TASK GOAL
Arrange every line of the records below into a numbered list and leave out the blank lines.

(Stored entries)

— BEGIN —

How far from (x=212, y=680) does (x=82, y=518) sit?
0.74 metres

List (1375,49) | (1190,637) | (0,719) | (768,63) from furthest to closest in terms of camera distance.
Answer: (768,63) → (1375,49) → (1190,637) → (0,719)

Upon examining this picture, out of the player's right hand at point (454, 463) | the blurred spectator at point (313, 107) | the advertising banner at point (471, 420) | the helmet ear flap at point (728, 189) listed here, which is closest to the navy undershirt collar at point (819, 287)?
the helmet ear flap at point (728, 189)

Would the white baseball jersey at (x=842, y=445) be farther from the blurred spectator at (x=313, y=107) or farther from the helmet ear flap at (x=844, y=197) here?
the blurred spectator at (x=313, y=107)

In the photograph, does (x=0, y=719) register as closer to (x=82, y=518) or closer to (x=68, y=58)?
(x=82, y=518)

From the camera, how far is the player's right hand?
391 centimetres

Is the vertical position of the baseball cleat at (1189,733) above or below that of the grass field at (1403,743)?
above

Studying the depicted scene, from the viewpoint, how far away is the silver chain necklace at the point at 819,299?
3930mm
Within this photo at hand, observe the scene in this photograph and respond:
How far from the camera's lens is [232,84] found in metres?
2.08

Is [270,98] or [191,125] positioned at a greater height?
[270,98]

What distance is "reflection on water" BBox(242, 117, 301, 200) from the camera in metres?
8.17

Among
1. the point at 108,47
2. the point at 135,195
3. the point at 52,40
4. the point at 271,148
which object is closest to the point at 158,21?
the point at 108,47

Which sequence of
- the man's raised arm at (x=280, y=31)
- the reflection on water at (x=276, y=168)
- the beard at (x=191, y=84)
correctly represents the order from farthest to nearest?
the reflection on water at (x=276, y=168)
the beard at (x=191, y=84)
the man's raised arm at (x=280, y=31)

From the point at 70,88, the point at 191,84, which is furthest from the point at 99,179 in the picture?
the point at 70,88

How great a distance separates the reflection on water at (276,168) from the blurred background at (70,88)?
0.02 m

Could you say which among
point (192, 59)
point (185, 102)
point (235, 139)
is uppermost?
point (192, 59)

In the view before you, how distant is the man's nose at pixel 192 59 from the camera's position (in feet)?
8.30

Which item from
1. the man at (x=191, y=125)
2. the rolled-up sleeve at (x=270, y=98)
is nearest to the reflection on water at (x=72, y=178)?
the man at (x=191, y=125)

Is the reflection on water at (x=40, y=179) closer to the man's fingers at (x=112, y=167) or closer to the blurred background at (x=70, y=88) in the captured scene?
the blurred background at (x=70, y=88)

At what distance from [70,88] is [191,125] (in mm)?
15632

— END —

EXPECTED ANSWER
1. How far from (x=212, y=680) does (x=82, y=518) sit?
2. 0.74 metres
3. List (1375,49) | (1190,637) | (0,719) | (768,63) from furthest to closest in terms of camera distance.
4. Answer: (768,63) → (1375,49) → (1190,637) → (0,719)
5. Upon examining this picture, out of the player's right hand at point (454, 463) | the blurred spectator at point (313, 107) | the advertising banner at point (471, 420) | the helmet ear flap at point (728, 189) listed here, which is closest to the navy undershirt collar at point (819, 287)?
6. the helmet ear flap at point (728, 189)
7. Would the white baseball jersey at (x=842, y=445) be farther from the blurred spectator at (x=313, y=107) or farther from the helmet ear flap at (x=844, y=197) here?
8. the blurred spectator at (x=313, y=107)
9. In the photograph, does (x=0, y=719) register as closer to (x=82, y=518) or closer to (x=68, y=58)?
10. (x=82, y=518)
11. From the camera, how far is the player's right hand?
12. 391 centimetres
13. Is the vertical position of the baseball cleat at (1189,733) above or below that of the grass field at (1403,743)?
14. above
15. Studying the depicted scene, from the viewpoint, how far away is the silver chain necklace at the point at 819,299?
16. 3930mm
17. Within this photo at hand, observe the scene in this photograph and respond:
18. How far from the camera's lens is [232,84] found in metres?
19. 2.08
20. Is [270,98] or [191,125] positioned at a greater height?
21. [270,98]
22. What distance is "reflection on water" BBox(242, 117, 301, 200) from the camera in metres?
23. 8.17
24. Among
25. 1. the point at 108,47
26. 2. the point at 135,195
27. 3. the point at 52,40
28. 4. the point at 271,148
29. which object is closest to the point at 158,21?
30. the point at 108,47
31. Which sequence of
32. - the man's raised arm at (x=280, y=31)
33. - the reflection on water at (x=276, y=168)
34. - the beard at (x=191, y=84)
35. correctly represents the order from farthest to nearest?
36. the reflection on water at (x=276, y=168)
37. the beard at (x=191, y=84)
38. the man's raised arm at (x=280, y=31)
39. From the point at 70,88, the point at 191,84, which is furthest from the point at 99,179 in the picture?
40. the point at 70,88
41. How great a distance separates the reflection on water at (276,168) from the blurred background at (70,88)?
42. 0.02 m
43. Could you say which among
44. point (192, 59)
45. point (185, 102)
46. point (235, 139)
47. is uppermost?
48. point (192, 59)
49. In the view before you, how distant is the man's nose at pixel 192 59 from the camera's position (in feet)?
50. 8.30
51. Which item from
52. 1. the man at (x=191, y=125)
53. 2. the rolled-up sleeve at (x=270, y=98)
54. is nearest to the reflection on water at (x=72, y=178)?
55. the man at (x=191, y=125)
56. Is the reflection on water at (x=40, y=179) closer to the man's fingers at (x=112, y=167) or closer to the blurred background at (x=70, y=88) in the captured scene?
57. the blurred background at (x=70, y=88)
58. At what distance from [70,88] is [191,125] (in mm)?
59. 15632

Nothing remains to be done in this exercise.